Dès le début, le professeur Gicquel pose la question centrale : « Pourquoi ce monde virtuel devient-il plus attractif que le réel ? » Selon lui, ce basculement traduit une forme de refuge face à un monde perçu comme anxiogène. Les jeunes ne fuient pas uniquement vers les écrans par goût ou habitude, mais aussi parce que le réel devient difficile à affronter : « Le monde est perçu comme dangereux, tandis que la maison et ses écrans offrent une fausse sécurité. »
Cette lecture rappelle une société marquée par la peur : peur de la rue, de l’inconnu, de l’autre. « On voit de moins en moins d’enfants aller seuls acheter le pain à 500 mètres de chez eux », note-t-il. Une remarque anodine, mais qui dit beaucoup : le monde extérieur se ferme, pendant que le monde numérique s’ouvre en grand.
Le professeur Gicquel insiste : les dangers des écrans ne sont pas toujours immédiats. Contrairement aux risques physiques, perceptibles et concrets, l’exposition prolongée au numérique agit de manière invisible, sur le long terme. « On est dans l’effet papillon », explique-t-il. « Ce qui est absorbé à 3, 6 ou 9 ans peut se manifester à l’adolescence. »
Ce décalage temporel contribue à désarmer les parents. L’enfant ne semble pas souffrir, alors pourquoi s’inquiéter ? Pourtant, les troubles du sommeil, l’anxiété ou les difficultés de concentration peuvent s’installer lentement, sans bruit, jusqu’à ce que la situation se dégrade.
« Ce n’est pas un doudou numérique, c’est une veilleuse moderne. »

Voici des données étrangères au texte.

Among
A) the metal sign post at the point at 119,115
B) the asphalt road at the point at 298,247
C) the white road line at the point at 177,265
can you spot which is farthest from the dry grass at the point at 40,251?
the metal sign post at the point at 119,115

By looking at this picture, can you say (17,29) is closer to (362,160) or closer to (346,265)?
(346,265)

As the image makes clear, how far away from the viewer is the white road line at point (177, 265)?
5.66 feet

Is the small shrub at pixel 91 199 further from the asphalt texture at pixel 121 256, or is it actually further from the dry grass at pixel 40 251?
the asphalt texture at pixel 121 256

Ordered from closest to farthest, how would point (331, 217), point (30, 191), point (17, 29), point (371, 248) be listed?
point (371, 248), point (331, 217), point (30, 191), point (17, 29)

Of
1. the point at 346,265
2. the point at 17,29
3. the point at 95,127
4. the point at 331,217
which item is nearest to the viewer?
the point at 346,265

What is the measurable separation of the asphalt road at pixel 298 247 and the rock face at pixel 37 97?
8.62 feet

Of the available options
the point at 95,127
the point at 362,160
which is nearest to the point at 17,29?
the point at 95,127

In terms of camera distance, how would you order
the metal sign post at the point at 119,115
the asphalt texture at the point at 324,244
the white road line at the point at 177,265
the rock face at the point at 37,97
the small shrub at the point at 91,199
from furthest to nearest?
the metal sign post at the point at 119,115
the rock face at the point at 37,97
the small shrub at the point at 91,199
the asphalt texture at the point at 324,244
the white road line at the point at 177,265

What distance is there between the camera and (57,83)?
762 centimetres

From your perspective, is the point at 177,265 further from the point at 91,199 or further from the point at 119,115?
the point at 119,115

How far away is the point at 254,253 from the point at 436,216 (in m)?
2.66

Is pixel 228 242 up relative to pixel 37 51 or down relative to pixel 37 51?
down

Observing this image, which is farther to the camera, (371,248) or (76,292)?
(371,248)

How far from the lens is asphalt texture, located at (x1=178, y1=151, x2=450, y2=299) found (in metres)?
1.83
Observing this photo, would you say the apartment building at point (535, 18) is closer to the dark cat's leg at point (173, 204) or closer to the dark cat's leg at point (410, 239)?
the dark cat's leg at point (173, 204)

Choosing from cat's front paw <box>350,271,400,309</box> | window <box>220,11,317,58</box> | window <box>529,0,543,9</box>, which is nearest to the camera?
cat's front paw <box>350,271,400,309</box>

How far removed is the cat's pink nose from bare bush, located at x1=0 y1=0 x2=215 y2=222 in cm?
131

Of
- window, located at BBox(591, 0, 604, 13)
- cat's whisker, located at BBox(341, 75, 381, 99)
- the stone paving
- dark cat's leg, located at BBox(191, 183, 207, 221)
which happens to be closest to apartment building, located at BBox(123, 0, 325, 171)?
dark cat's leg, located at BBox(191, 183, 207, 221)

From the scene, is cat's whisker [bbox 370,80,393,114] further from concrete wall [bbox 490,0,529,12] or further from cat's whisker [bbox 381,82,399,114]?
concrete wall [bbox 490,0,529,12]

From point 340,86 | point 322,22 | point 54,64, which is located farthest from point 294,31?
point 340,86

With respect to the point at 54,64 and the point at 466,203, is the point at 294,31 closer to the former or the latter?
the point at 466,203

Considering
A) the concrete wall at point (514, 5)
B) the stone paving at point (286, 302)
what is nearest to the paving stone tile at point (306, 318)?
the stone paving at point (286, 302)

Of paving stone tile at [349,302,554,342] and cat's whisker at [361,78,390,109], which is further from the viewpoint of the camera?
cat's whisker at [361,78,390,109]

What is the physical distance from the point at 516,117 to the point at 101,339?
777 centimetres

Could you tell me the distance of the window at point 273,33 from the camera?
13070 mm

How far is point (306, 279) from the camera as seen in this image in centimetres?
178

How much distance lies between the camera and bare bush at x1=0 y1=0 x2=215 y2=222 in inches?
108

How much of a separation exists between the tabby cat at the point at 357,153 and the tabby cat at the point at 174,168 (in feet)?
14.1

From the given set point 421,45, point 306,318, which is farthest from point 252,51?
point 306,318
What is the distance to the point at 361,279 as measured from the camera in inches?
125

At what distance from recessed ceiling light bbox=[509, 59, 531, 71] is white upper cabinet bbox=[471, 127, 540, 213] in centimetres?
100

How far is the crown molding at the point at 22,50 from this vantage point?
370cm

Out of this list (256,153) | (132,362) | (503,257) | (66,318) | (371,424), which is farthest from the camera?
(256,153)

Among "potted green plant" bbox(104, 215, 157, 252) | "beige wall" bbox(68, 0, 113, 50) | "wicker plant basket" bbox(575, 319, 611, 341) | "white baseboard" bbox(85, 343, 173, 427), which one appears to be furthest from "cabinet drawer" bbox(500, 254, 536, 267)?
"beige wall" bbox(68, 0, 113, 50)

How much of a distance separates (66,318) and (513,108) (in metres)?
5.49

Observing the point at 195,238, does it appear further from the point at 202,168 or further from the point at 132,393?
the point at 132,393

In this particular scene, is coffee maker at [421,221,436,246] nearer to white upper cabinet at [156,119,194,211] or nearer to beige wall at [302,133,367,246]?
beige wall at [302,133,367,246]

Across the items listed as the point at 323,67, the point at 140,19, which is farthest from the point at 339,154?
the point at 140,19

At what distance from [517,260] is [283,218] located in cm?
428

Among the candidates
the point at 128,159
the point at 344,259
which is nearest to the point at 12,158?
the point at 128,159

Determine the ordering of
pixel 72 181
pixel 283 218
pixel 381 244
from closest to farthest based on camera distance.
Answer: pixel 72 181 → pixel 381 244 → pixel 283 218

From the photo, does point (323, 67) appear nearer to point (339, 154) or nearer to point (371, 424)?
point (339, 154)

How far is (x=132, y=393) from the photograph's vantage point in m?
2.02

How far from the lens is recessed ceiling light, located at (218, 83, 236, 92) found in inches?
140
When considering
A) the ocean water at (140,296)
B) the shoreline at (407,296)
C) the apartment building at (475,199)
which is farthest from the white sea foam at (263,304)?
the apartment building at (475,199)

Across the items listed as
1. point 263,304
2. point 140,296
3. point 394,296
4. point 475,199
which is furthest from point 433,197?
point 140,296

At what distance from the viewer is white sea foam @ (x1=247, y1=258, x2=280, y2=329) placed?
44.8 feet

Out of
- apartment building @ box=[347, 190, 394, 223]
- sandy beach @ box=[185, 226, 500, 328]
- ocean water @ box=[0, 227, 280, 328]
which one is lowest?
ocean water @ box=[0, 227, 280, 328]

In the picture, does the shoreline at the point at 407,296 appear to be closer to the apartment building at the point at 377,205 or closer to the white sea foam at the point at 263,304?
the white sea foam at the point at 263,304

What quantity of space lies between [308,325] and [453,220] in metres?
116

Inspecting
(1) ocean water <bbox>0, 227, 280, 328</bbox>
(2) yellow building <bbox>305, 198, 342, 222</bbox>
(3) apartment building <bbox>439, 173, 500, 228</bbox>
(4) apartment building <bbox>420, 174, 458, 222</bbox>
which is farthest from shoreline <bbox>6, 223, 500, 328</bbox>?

Autre observation : le rôle rassurant des écrans, notamment au moment du coucher. « Certains enfants ont besoin d’une tablette ou d’un smartphone pour s’endormir », observe le pédopsychiatre. Une manière de lutter contre les angoisses nocturnes, comme jadis avec une veilleuse. « Ce n’est pas un doudou numérique, c’est une veilleuse moderne. »
Mais que se passe-t-il quand cet usage perdure, ou se généralise ? Là encore, la frontière entre apaisement et dépendance devient floue. D’où l’importance, selon le professeur Gicquel, de poser un cadre clair dès le plus jeune âge.
L’addiction aux écrans ne se résume pas aux jeux ou aux vidéos. Elle passe aussi, et de plus en plus, par les réseaux sociaux. Se mettre en scène, se montrer, se comparer. « Nous sommes des êtres sociaux », Ludovic Gicquel, « mais avec les réseaux, on passe du 1 pour 1 à 1 pour 1 000, voire 100 000. »
Il évoque aussi le recours massif aux filtres, ces outils qui embellissent les images jusqu’à en effacer la réalité. Une métaphore culinaire vient éclairer son propos : « Si on ne mange que des aliments avec des exhausteurs de goût, les aliments naturels nous paraissent fades. C’est la même chose pour l’image de soi. »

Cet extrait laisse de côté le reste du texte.